Exercise input Block Start

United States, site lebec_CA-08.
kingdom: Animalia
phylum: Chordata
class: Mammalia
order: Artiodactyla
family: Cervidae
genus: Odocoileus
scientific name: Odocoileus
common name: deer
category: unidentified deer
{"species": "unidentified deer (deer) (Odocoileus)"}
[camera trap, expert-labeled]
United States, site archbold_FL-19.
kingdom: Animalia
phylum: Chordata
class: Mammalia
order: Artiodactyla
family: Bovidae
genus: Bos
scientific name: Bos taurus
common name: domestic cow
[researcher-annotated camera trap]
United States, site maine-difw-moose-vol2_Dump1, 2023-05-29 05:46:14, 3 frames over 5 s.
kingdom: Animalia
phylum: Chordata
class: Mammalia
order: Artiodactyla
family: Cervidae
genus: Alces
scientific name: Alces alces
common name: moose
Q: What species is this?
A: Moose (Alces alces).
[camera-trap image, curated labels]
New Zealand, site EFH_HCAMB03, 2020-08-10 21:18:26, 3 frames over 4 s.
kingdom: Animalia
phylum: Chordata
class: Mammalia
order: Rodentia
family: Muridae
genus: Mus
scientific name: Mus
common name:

Exercise input Block End

Required work -
Copy only the lines in the listing that contain "name".

Output of the exercise -
scientific name: Odocoileus
common name: deer
scientific name: Bos taurus
common name: domestic cow
scientific name: Alces alces
common name: moose
scientific name: Mus
common name:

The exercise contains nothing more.